By doing this, I feel that I have a deep, enriched connection with the real Daniel and his embraced identity with this album. He calls it the “unfinished album” and he encapsulates this bare, yet multi-layered idea. This “unfinishedness” isn’t a sign of laziness, by any means. He instead adds to the pureness of it with the hazy sonic quality and the silence of outside influence or thought. It reflects that unfinished version of ourselves and the unfinished qualities we wish to have.

As I really gathered my thoughts about this “unfinished” ideology of ourselves, I began to dial into how people look at mental health—especially in artists. From what I have seen through constant art forms such as Josh Ovalle’s beautiful “Minimum Max” and the documentary In My Head is that many musicians struggle with the relationship of prescription medication for mental health and their creative output in correlation with their inner happiness. This struggle is amplified in our braindead societal/medical ideology of “pill intake = better person.”

But what a lot of people do not understand—and what I will only be able to sympathize with—is that many artists and people struggling with mental health feel that when these pills are ingested, they handicap, silence, and squander many of the creativities built deep within them. So, when they are off these pills, their creative output can reach its full potential. This struggle that these beautiful artists are living can only be described as heartbreaking.

If these artists want to express themselves fully and decide to not take their medication, the inevitable will eventually strike—a manic episode.
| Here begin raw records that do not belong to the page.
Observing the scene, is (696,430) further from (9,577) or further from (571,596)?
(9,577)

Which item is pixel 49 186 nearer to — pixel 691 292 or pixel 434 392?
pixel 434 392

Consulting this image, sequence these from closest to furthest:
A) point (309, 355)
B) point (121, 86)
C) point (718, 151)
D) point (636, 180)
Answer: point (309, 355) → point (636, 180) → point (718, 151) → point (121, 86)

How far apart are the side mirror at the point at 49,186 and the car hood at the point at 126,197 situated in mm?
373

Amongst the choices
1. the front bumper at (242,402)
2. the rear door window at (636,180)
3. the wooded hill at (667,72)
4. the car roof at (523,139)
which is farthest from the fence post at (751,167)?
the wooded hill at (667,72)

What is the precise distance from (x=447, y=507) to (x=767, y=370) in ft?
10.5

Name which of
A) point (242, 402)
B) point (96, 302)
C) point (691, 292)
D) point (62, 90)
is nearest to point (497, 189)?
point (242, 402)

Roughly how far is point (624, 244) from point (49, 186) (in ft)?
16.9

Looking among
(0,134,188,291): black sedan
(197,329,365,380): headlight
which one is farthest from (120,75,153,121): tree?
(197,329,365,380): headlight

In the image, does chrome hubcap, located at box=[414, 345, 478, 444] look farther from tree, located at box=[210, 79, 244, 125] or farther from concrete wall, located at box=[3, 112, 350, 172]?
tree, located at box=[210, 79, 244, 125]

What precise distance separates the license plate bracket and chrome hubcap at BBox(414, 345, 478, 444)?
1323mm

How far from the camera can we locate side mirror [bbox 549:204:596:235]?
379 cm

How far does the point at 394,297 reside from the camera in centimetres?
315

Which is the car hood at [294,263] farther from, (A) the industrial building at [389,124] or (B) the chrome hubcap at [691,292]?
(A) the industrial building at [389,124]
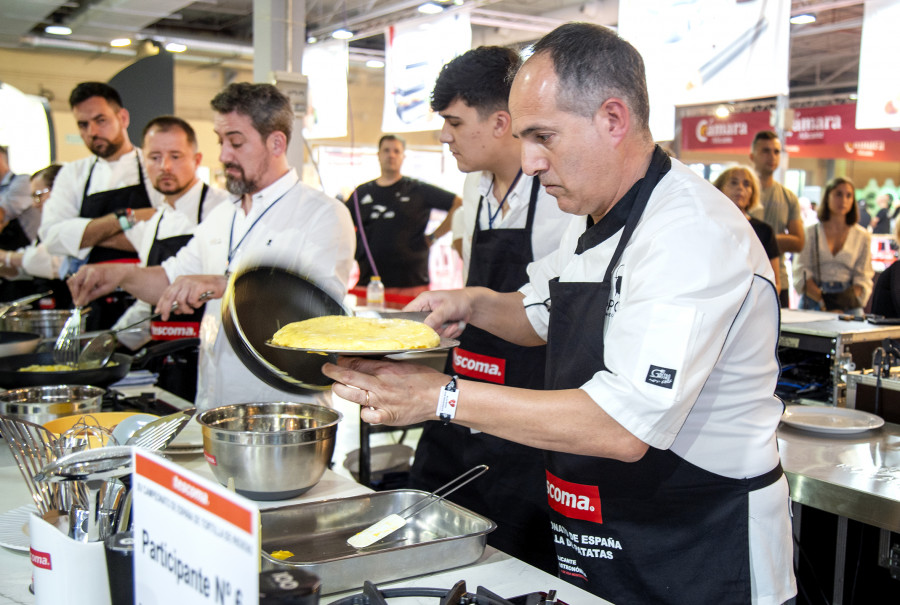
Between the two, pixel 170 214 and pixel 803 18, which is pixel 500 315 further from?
pixel 803 18

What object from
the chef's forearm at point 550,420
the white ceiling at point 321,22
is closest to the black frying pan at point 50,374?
the chef's forearm at point 550,420

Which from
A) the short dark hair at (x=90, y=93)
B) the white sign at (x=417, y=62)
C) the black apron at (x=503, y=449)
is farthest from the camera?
the white sign at (x=417, y=62)

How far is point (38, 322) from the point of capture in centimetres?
293

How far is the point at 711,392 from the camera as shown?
52.9 inches

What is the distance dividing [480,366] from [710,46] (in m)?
3.08

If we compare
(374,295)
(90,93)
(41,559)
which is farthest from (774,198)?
(41,559)

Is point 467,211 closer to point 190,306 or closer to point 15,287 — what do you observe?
point 190,306

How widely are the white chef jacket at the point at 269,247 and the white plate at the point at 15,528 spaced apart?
37.4 inches

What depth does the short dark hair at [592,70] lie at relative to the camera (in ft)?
4.31

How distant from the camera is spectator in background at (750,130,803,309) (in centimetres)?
512

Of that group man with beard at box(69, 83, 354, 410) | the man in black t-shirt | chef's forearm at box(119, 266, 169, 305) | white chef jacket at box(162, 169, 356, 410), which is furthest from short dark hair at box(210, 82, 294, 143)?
the man in black t-shirt

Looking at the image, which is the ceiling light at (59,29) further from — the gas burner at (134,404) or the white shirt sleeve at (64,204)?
the gas burner at (134,404)

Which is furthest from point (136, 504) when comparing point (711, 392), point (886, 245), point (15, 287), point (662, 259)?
point (886, 245)

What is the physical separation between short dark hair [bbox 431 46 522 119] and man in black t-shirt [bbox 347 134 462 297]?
328 centimetres
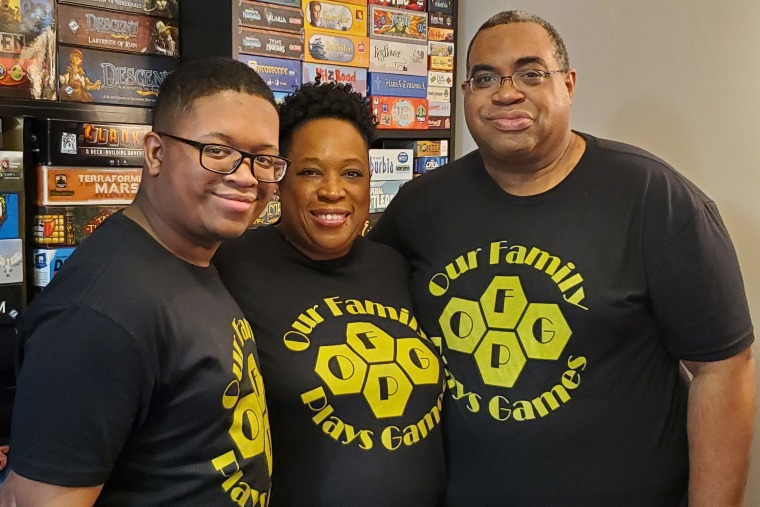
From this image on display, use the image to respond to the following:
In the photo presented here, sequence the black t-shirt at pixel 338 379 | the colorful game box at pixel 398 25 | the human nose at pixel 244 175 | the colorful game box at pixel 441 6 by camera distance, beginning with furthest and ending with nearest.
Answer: the colorful game box at pixel 441 6 < the colorful game box at pixel 398 25 < the black t-shirt at pixel 338 379 < the human nose at pixel 244 175

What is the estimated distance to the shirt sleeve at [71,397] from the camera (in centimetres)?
86

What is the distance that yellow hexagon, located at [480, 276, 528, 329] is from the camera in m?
1.40

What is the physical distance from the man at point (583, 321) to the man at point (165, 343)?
494mm

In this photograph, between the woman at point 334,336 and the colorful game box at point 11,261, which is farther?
the colorful game box at point 11,261

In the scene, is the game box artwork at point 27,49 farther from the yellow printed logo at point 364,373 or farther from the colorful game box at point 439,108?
the colorful game box at point 439,108

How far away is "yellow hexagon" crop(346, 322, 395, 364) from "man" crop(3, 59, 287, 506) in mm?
239

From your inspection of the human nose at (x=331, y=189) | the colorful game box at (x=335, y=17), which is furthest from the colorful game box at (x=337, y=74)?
the human nose at (x=331, y=189)

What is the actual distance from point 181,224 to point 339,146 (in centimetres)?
46

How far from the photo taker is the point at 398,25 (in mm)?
2516

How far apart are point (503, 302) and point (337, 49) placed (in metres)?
1.28

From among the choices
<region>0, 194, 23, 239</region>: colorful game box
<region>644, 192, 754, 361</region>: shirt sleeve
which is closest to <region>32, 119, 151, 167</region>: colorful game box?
<region>0, 194, 23, 239</region>: colorful game box

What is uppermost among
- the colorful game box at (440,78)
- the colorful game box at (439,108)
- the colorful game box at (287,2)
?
the colorful game box at (287,2)

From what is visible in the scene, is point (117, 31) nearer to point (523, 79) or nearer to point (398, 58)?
point (398, 58)

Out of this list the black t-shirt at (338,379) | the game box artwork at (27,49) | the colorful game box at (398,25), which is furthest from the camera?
the colorful game box at (398,25)
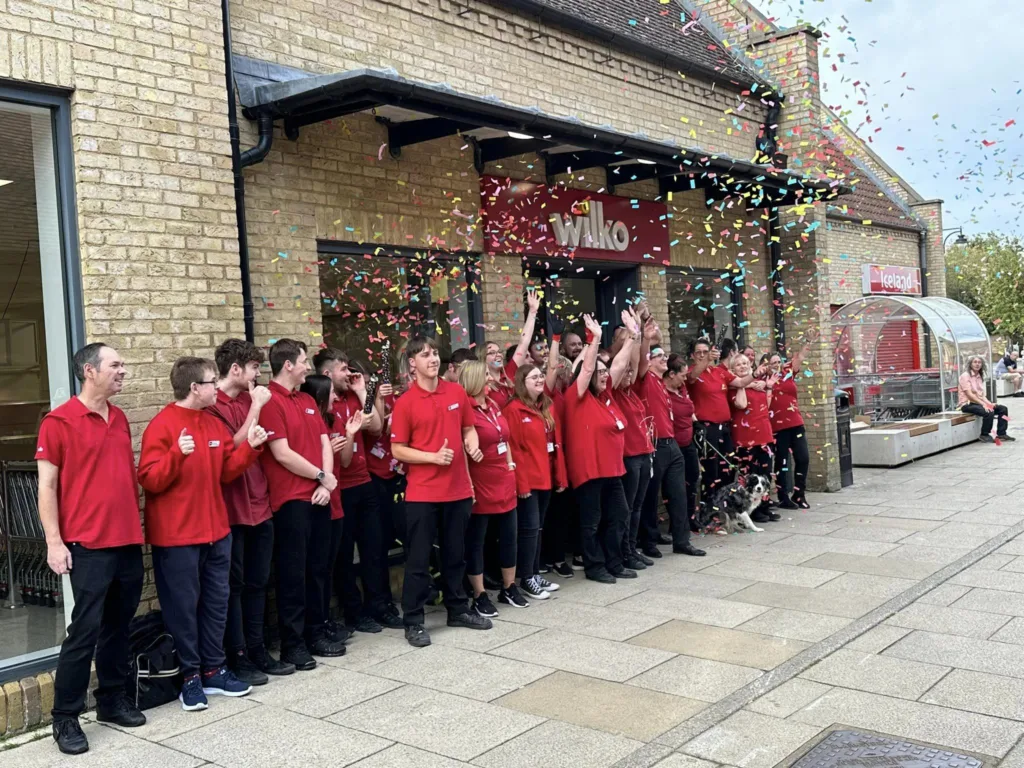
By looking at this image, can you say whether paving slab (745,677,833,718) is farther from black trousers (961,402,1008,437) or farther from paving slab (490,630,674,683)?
black trousers (961,402,1008,437)

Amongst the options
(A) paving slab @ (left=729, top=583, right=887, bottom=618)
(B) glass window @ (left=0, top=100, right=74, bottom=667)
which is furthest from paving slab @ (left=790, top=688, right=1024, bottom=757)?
(B) glass window @ (left=0, top=100, right=74, bottom=667)

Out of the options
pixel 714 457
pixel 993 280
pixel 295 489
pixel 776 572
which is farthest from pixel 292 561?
pixel 993 280

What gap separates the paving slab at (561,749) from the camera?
4172mm

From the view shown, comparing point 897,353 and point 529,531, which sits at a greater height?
point 897,353

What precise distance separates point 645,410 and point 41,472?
16.9 feet

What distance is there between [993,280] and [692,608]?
3761cm

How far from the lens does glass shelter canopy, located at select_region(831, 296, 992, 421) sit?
1770cm

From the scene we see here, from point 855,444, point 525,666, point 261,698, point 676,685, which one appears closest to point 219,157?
point 261,698

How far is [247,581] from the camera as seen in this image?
18.4 ft

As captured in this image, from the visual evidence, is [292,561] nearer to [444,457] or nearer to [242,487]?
[242,487]

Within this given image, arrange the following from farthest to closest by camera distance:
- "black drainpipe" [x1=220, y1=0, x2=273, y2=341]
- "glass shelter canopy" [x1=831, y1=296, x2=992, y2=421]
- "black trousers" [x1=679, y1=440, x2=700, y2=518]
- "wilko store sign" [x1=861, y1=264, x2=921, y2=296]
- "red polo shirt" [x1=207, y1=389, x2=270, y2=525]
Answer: "wilko store sign" [x1=861, y1=264, x2=921, y2=296]
"glass shelter canopy" [x1=831, y1=296, x2=992, y2=421]
"black trousers" [x1=679, y1=440, x2=700, y2=518]
"black drainpipe" [x1=220, y1=0, x2=273, y2=341]
"red polo shirt" [x1=207, y1=389, x2=270, y2=525]

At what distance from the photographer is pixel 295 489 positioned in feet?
18.8

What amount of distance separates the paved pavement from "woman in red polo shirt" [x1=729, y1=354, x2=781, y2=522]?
2251 mm

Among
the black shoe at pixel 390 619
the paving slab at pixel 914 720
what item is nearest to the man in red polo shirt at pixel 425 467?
the black shoe at pixel 390 619
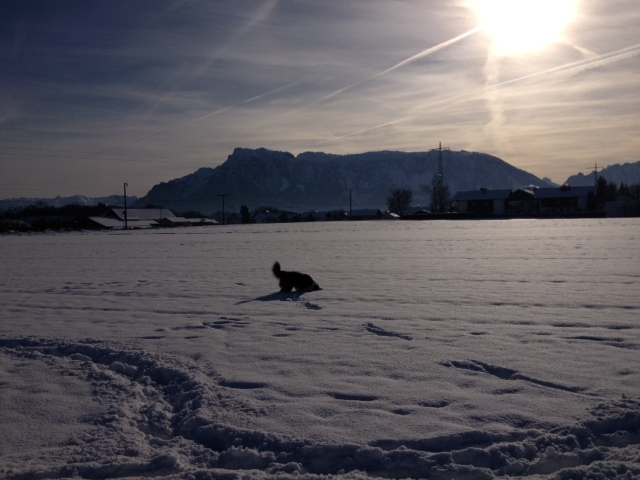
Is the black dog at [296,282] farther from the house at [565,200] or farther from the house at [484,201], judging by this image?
the house at [484,201]

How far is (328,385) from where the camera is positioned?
437 cm

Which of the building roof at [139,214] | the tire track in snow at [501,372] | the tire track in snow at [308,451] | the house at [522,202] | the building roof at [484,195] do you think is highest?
the building roof at [484,195]

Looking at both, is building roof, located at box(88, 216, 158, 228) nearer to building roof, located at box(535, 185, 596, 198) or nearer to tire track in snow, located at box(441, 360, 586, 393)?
building roof, located at box(535, 185, 596, 198)

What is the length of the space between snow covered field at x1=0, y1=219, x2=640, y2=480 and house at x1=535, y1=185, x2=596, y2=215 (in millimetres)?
89665

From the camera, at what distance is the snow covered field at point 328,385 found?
3.16 m

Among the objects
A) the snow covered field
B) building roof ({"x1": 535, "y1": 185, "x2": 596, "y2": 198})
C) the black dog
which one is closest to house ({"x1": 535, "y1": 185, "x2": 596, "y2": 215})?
building roof ({"x1": 535, "y1": 185, "x2": 596, "y2": 198})

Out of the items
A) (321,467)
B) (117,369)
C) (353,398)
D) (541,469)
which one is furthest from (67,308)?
(541,469)

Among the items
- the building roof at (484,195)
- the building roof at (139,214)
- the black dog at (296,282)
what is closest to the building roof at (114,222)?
the building roof at (139,214)

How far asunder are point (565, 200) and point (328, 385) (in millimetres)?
99296

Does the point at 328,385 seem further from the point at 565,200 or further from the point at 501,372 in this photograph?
the point at 565,200

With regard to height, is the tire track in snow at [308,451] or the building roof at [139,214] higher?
the building roof at [139,214]

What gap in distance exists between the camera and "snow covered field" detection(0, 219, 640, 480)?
3.16m

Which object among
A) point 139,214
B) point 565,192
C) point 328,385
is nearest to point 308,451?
point 328,385

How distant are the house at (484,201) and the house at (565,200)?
617 cm
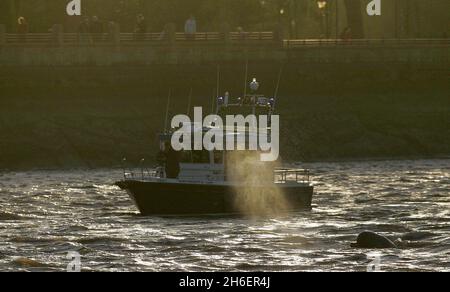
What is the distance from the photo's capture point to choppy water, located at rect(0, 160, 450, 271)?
38812 mm

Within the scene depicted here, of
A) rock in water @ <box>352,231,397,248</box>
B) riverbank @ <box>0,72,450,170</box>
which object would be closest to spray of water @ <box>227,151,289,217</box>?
rock in water @ <box>352,231,397,248</box>

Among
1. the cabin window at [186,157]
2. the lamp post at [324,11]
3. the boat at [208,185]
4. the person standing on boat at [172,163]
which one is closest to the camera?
the boat at [208,185]

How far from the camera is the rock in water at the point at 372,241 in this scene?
4156 centimetres

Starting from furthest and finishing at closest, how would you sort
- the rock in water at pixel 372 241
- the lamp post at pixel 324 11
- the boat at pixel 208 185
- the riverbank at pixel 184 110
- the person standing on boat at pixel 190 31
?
the lamp post at pixel 324 11
the person standing on boat at pixel 190 31
the riverbank at pixel 184 110
the boat at pixel 208 185
the rock in water at pixel 372 241

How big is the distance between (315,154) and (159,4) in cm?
2807

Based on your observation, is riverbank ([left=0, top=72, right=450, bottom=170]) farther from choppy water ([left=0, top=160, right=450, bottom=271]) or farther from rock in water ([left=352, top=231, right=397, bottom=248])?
rock in water ([left=352, top=231, right=397, bottom=248])

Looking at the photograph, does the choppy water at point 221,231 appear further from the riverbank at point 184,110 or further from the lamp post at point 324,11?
the lamp post at point 324,11

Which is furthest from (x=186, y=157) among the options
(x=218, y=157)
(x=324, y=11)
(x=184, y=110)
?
(x=324, y=11)

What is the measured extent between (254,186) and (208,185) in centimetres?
163

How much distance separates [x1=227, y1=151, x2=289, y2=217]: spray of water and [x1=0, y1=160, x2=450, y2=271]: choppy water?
86 cm

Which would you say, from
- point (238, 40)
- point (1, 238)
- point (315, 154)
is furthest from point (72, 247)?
point (238, 40)

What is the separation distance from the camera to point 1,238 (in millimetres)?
43344

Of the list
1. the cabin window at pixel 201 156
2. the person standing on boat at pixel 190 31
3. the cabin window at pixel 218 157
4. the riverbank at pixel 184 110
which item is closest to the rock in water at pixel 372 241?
the cabin window at pixel 218 157
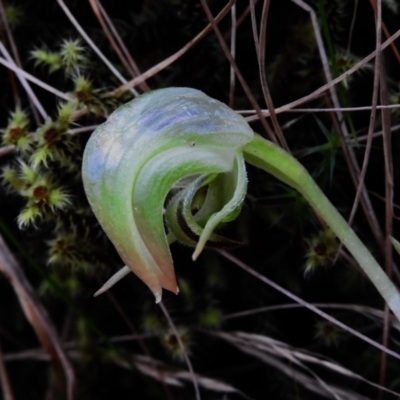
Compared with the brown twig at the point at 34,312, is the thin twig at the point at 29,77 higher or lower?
higher

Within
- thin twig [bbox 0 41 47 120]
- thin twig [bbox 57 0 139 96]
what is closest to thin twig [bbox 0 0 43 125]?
thin twig [bbox 0 41 47 120]

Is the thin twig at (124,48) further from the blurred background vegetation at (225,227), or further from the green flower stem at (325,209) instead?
the green flower stem at (325,209)

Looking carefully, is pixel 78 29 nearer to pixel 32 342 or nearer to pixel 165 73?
pixel 165 73

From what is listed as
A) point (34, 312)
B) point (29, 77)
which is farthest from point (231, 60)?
point (34, 312)

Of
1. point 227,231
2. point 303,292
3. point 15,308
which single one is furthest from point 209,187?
point 15,308

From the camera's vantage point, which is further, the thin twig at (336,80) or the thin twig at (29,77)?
the thin twig at (29,77)

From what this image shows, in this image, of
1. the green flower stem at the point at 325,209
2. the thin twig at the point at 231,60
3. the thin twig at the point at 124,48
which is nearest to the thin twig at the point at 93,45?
the thin twig at the point at 124,48
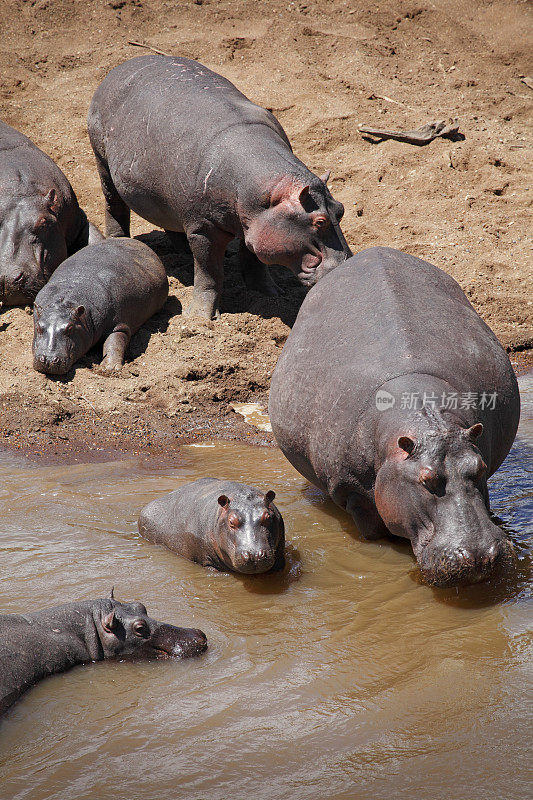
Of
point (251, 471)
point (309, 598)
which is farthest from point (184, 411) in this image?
point (309, 598)

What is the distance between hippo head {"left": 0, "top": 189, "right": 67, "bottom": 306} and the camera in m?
8.63

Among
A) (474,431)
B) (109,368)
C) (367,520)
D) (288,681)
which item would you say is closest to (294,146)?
(109,368)

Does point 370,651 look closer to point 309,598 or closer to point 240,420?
point 309,598

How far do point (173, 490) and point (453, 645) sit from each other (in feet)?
7.72

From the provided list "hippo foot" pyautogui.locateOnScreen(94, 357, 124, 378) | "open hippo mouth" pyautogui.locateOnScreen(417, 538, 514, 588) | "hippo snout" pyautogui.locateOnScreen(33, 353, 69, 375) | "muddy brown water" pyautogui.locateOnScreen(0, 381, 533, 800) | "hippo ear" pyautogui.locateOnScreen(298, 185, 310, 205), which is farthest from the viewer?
"hippo foot" pyautogui.locateOnScreen(94, 357, 124, 378)

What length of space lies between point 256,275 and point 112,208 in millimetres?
1995

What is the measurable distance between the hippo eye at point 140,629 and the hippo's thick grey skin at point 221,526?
689mm

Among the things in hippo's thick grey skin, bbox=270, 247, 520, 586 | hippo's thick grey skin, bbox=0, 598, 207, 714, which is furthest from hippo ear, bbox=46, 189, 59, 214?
hippo's thick grey skin, bbox=0, 598, 207, 714

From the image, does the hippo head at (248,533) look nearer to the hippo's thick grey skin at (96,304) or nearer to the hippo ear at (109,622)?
the hippo ear at (109,622)

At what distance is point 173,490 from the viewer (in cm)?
568

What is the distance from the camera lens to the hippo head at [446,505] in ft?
12.5

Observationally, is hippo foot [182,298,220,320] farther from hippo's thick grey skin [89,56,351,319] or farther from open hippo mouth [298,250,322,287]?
open hippo mouth [298,250,322,287]

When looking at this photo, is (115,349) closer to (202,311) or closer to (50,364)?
(50,364)

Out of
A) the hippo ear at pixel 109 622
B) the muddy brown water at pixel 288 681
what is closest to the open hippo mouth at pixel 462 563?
the muddy brown water at pixel 288 681
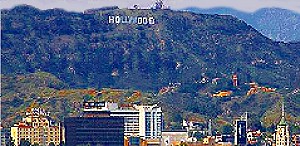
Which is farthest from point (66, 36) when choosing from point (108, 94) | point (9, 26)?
point (108, 94)

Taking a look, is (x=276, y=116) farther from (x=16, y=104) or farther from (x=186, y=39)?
(x=186, y=39)

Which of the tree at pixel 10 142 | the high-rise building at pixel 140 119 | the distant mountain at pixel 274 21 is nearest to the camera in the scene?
the tree at pixel 10 142

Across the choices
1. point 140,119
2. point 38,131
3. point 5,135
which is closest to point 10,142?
point 5,135

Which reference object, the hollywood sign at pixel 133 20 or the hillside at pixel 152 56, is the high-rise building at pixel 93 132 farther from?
the hollywood sign at pixel 133 20

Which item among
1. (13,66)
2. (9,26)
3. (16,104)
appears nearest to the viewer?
(16,104)

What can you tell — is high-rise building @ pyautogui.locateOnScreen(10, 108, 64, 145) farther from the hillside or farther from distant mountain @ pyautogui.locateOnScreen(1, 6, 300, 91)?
distant mountain @ pyautogui.locateOnScreen(1, 6, 300, 91)

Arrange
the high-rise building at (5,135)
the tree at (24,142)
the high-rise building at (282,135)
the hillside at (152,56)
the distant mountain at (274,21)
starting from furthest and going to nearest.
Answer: the distant mountain at (274,21), the hillside at (152,56), the high-rise building at (282,135), the tree at (24,142), the high-rise building at (5,135)

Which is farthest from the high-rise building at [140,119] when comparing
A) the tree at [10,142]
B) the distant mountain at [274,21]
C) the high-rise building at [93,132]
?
the distant mountain at [274,21]
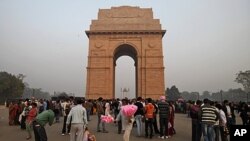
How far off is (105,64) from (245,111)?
70.0 feet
Since we simultaneously live in a media frenzy, once a hungry journalist or the disgusting leeches of TMZ or Daily Mail get a slight whiff of a story like this, they grab it, milk every last bit of the story, and finally paint a picture of these artists as “Psychos” or “Nutjobs.” When in reality, these artists are just battling an internal war with no means of escape.

So, this imminent story blows up and the public DEFINES the artist with this story. And once the public is spoon-fed these short-sighted words like “Psychos” or “Nutjobs,” more and more people only associate these artists with these awfully-limiting words. These artists are so much more than that.